Thanks for all the advice - this has been really useful 

Looks like the Nitro Rods are getting the most votes at the moment, and I'll have to go and have a look at them. Love that warranty, Tryto2fish!


> the lifetime warranty on them means never have to worried about another big bag of coins for another rod if it break.i think its only $60 for each replacement section.


 .

I'm leaning towards the Magnum Butt, rather than the Viper, pretty much on the theory proposed by redphoenix:


> I suspect that fishing off a yak gives you a bit more flexibility than in a boat. You don't have to cast as far, since you can constantly adjust your position - which means the 'metal plug' part of the rod doesn't have to be as stiff; you don't have to muscle the fish around as much, since you're not attached to the sea floor with an anchor - which means that the plastics side of the rod doesn't have to be as heavy.


Yeah I had a look at T-curves etc, but I couldn't find a model that would cover that whole lure weight range. The Magnum Butt looks like it can, and I like the idea of buying real quality. (slightly off-topic): I play guitar; I'm not that good. Years ago, I thought to myself "how come I don't sound like my heroes - Doc Watson, Tony Rice, Dan Crary ... ?" The answer seemed obvious - they played great guitars (I was young :lol: ). So I bought a Martin D28 (about $4000 nowadays). Imagine my horror to find I was still a crap guitarist. But at least I was a crap guitarist with great tone  and now I couldn't blame my guitar for my lousy technique.

So (to bring it back on topic), I figure that if I buy the Magnum Butt I won't be able to blame the rod for my fishing inadequacies. It'll be down to me. Now all I have to do is decide on a reel. And braid. And finish rigging up the Outback. And ...

Thanks everyone!


----------



## wopfish (Dec 4, 2006)

The M Butt is great - you wont be dissapointed - it will come into its own when you hook up a fish with size and fight..... good luck... you can always upgrade to the Viper later on :lol: :lol:


----------



## Biggera Yakker (Jan 25, 2007)

Sabre blanks are great if you can get your hands on one - secondhand is probably the go!


----------



## wopfish (Dec 4, 2006)

You mean one of these...............


----------



## mustrumr (Feb 27, 2009)

Well, i did it - bought the Magnum Butt, I mean  . And a Stradic 4000Fi with 20lb Daiwa TD Sensor braid (AAAAGH, $70! You know you've got a tackle problem when all the sales staff at the tackle shop know you by your first name :lol: ) I'll probably put a slightly cheaper brand of 10lb braid on the spare spool for tailor and salmon. Even though the salmon we get here in WA are considerably bigger on average than it's Eastern states cousin, 20lb is definitely overkill.
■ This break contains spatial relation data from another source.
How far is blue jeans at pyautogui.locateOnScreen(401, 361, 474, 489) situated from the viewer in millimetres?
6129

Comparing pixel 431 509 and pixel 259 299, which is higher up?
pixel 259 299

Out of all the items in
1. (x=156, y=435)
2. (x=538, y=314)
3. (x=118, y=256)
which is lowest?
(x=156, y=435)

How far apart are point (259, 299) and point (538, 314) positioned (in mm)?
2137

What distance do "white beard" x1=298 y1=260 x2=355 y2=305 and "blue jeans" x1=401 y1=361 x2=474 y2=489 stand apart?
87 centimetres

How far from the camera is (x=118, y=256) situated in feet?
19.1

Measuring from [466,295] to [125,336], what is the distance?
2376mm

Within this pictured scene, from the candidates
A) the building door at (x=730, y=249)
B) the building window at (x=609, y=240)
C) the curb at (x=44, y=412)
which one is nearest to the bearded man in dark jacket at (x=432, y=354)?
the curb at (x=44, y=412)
(Slight digression: last Autumn I watched a young teenager land a salmon at Cottesloe that went just short of 90 cm. And he did it on bream gear :shock: . He had been flicking 10 gram slices for herring when he hooked up on the best salmon I saw landed all season. 6lb braid and a T-curve ultralight rod. Had him well into the backing several times and took him 250 metres down the beach from where hooked it. Magic to watch!)

I can't believe how light the MB is! I only got it today, and have yet to have a fish with it, but I couldn't resist taking it down to the park and having a dry cast with a few lures (minus trebles). And I'm very happy.
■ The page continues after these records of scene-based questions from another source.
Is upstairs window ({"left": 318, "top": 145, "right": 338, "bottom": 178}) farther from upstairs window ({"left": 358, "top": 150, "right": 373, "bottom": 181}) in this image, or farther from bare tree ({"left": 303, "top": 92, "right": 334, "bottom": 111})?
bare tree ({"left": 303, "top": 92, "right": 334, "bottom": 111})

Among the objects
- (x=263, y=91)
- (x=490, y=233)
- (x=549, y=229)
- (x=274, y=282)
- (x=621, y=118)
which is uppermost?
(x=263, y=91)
I didn't try out with anything really light so I don't know it will go there yet, but at the high end it feels really comfortable, even with a 40 gram twisty, as if it's well within its weight range and could handle more (it's rated 9 to 40 grams). My nine foot shorespin light is rated to 40 grams, but it feels like it's working too hard when you try to pelt one out. I'm not going to tempt fate, though - if Innovator reckon it's good for 40 grams I will bow to their wisdom.

The Stradic seems like a perfect match. Balance the rod on your forefinger in the middle of the foregrip and it sits their, dead level. I did briefly think about going up a model or two, but sanity prevailed. Well, relative sanity - this is far and away my most expensive fishing purchase (other than the Outback, of course). One of the many joys of being single is that I don't have to justify my fishing purchases to a partner (are you with me guys?), but I do have to justify them to myself.

So my justification is that I fish for pleasure, and good gear enhances that pleasure. And of course, I'm doing my bit for our shattered economy - Kevin would pat me on the back (actually Kevin would pat anyone on the back if there was a photo opportunity in it for him). Yep, I'm not just gratifying my insatiable gear-lust - I'm kickstarting the angler-led recovery :lol:


----------



## wopfish (Dec 4, 2006)

Looks like you made a good choice - time to leave the park a lone and put a bend in it on the high seas :lol: :lol: :lol: :lol: You need to put the hurt on one of those xtral large sambos you have over there 8) 8)


----------



## Biggera Yakker (Jan 25, 2007)

That's exactly the type of sabre I meant Wopfish, just dip it into the brine and you're away!


----------



## tryto2fish (Nov 14, 2008)

congrats on your recent purchase!!!.you will love it.


----------



## Revo (Aug 3, 2008)

Great buy Alec ... the Nitros are fantastic rods. I like your attitude about enhancing the pleasure with nice gear. Looking forward to a report and pics of some fish who hook-up and enhance the pleasure even further!


----------



## varp (Sep 12, 2005)

yeah Nitros....I got the Distance Spin and get a little bit chubby every time I whip it out.

...nice bit of kit alrighty.


----------



## Saltiga5 (May 15, 2009)

Should i go the nitro viper or magnum butt for snapper / mulloway plastics fishing?


----------



## wopfish (Dec 4, 2006)

I would suggest try starting with the Magnum Butt Distance cast......... this is capable of handling what you need it for - if you find your getting smoked by big reds and jews.... then go up for the viper. Bear in mind that these rods are tough and you might feel undergunned with the Distance cast but treat it mean and put the pressure on with the rod and its highly unlikely to break. You will have more options to work the lures in smaller and finesse sizes - than with the Viper. I own both... I use the viper for bigger kings - the Distance Cast i also use for kings but all the other stuff in between - see how you go and hold them in your hands... but I think the Distance Cast will be more versatile for your lures and casting... but it can haul ass.. so dont think you'll be undergunned with it.... thats my suggestion anyhow.


----------